Defense Date


Document Type


Degree Name

Master of Science


Anatomy & Neurobiology

First Advisor

M. Alex Meredith


Dendritic spines are the major site of excitatory synapses in cortex, and factors that reduce dendritic spine numbers will produce serious cortical processing deficits, such as has been demonstrated for mental retardation and other psychiatric disorders. Prenatal alcohol exposure also has detrimental effects on brain development that lead to Fetal Alcohol Spectrum Disorder (FASD), which results in reduction of dendritic spine numbers in the hippocampus, prefrontal cortex and somatosensory cortex. FASD also is associated with temporal processing disorders involving sequential auditory stimuli that would be processed in auditory cortical areas. However, it is unknown if the reduction of spine density following prenatal alcohol exposure occurs at auditory cortex, or is generally reduced across the different sensory cortices. This present study examined that question.

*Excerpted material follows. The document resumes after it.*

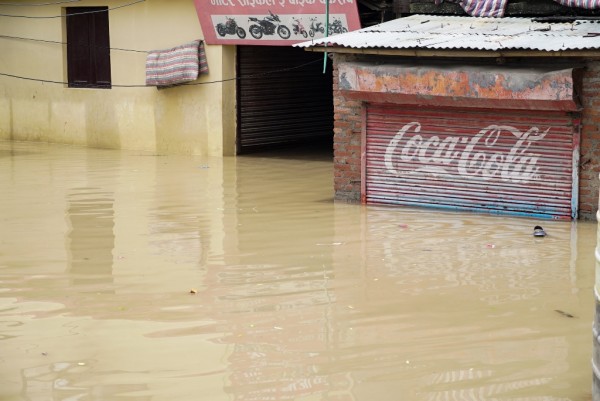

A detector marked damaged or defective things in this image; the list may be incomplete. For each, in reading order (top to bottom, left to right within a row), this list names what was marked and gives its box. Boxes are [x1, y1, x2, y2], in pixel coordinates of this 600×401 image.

rusty metal sheet [340, 63, 580, 111]
rusty metal sheet [364, 104, 580, 219]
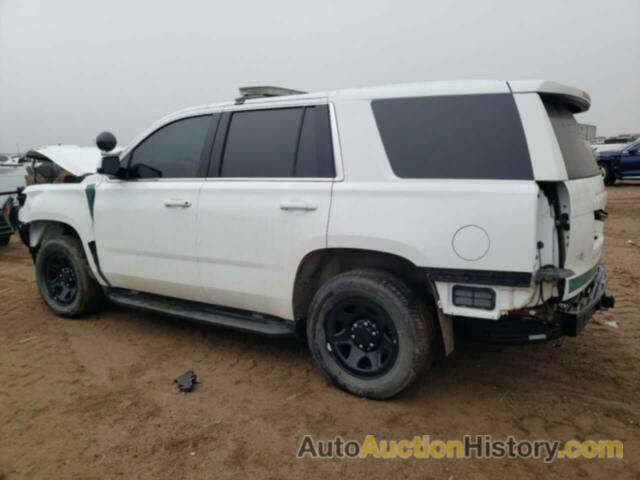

Young adult ferrets (176 days old, 1 male, 1 female), that were exposed to alcohol during the equivalent of third-trimester development, were used to prepare Golgi-Cox stained sections through primary auditory cortex (A1). Other cortical regions examined included primary somatosensory (S1), and higher-level multisensory cortices of lateral rostral suprasylvian (LRSS) and rostral posterior parietal (PPr) areas. Control values from normal animals (n=3) were derived from a previous study. The results of this present study demonstrated that, dendritic spine density was significantly (Student's t-test, P < 0.05) lower in the alcohol treated group than in normal controls in all the cortical regions examined. These data indicate that although reduced spine density in auditory cortex may underlie temporal processing disorders in FASD, pre-natal alcohol exposure has widespread consequences for sensory cortical processing in general.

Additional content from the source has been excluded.